So that’s the second time that immigration has had a major impact upon proceedings this
week. Until we came to the question on that topic, I thought Clegg was bossing the TV debate. He was clear, personable and managed to hover elegantly above Brown and Cameron’s dusty
brawl over spending cuts. But as soon as it came to clarifying Lib Dem policy on an amnesty for illegal immigrants, the wings rapidly fell off the yellow bird of liberty. All of a
sudden, Clegg sounded rattled and unpersuasive. From then on in, it was Cameron’s game.
It helped that Cameron had the clearest – and, I suspect, the most popular – line on immigration: “We would cut immigration from the hundreds of thousands to the tens of thousands.” But, really, the Tory leader’s strongest answer came in a subsequent question on improving opportunities for younger generations. What we got then was what Cameron does best: the sunshine, the positivity, the sincere concern about our nation’s schooling. We even got a neat summary of Tory school reform plans. As Cameron put it, he wants to see “choice, diversity and excellence” in the state sector. It was great to hear the Tories’ most impressive policy agenda talked about in such straightforward, unequivocal terms.
As for Brown … well, he was almost a caricature of himself: grey, relentlessly negative and obsessed with the old “cuts vs investment” dividing line. At the beginning of the debate, I thought some of his attacks had a blunt kind of power to them. But as the show wore on, and as it became clear that this was all he had to offer, he faded more and more out of view. By the end, with his closing pitch about the Tories’ inheritance tax plans and tax credit cuts, it was unwatchably awful. There was little to distinguish this Brown from the one who murmured gloomily in the back of a car yesterday.

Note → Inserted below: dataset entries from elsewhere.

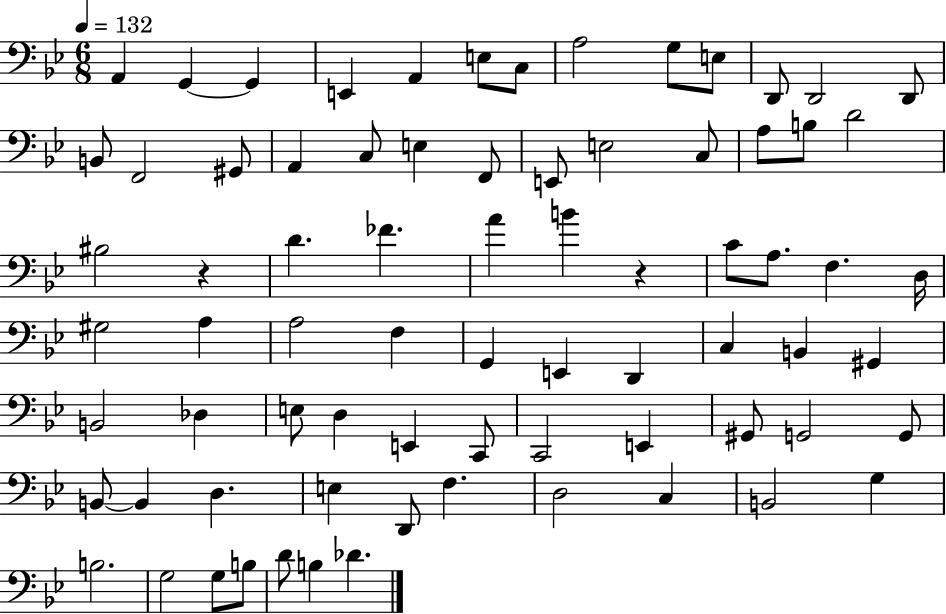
X:1
T:Untitled
M:6/8
L:1/4
K:Bb
A,, G,, G,, E,, A,, E,/2 C,/2 A,2 G,/2 E,/2 D,,/2 D,,2 D,,/2 B,,/2 F,,2 ^G,,/2 A,, C,/2 E, F,,/2 E,,/2 E,2 C,/2 A,/2 B,/2 D2 ^B,2 z D _F A B z C/2 A,/2 F, D,/4 ^G,2 A, A,2 F, G,, E,, D,, C, B,, ^G,, B,,2 _D, E,/2 D, E,, C,,/2 C,,2 E,, ^G,,/2 G,,2 G,,/2 B,,/2 B,, D, E, D,,/2 F, D,2 C, B,,2 G, B,2 G,2 G,/2 B,/2 D/2 B, _D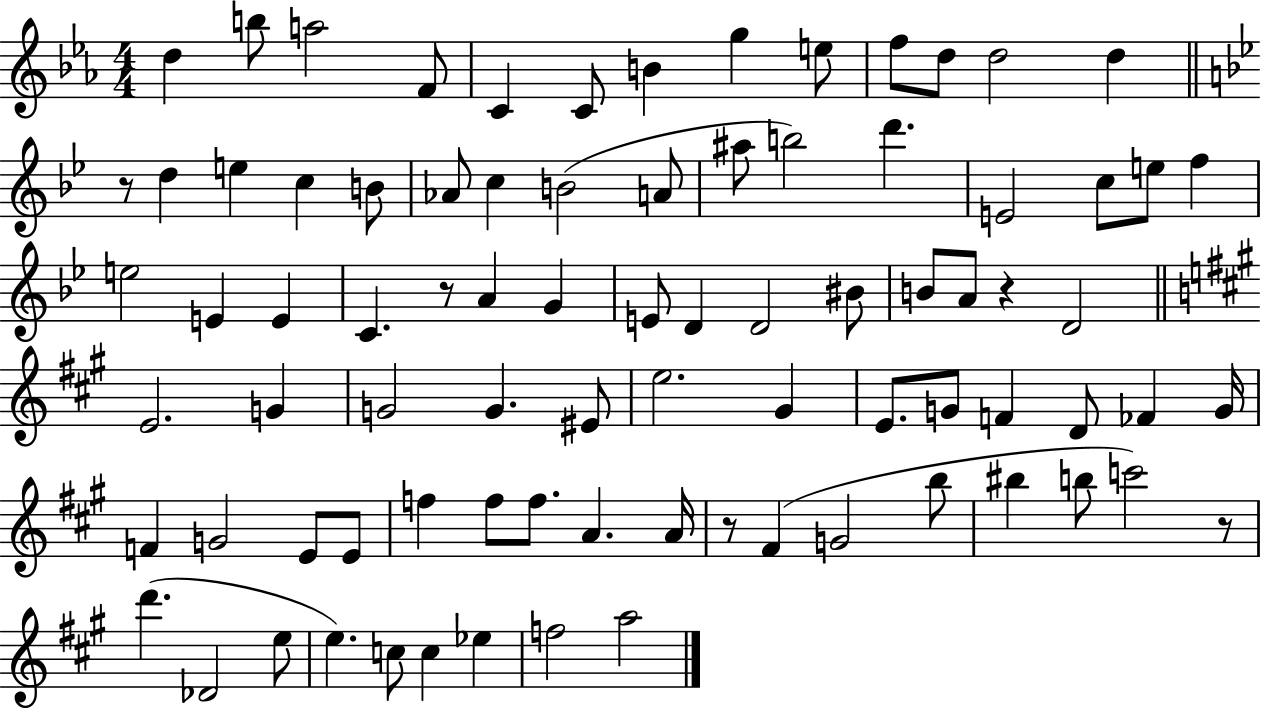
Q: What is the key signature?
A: EES major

Early polling seems to be giving it to Cameron, but we’ll have to wait and see whether it’s enough to deliver the Tories from hung parliament territory. But this was, I think, as good as they could have hoped for tonight. Brown, the grand enemy of the past thirteen years, is now practically irrelevant. Now all that matters is whether Cameron’s positive message has cut through to the voters.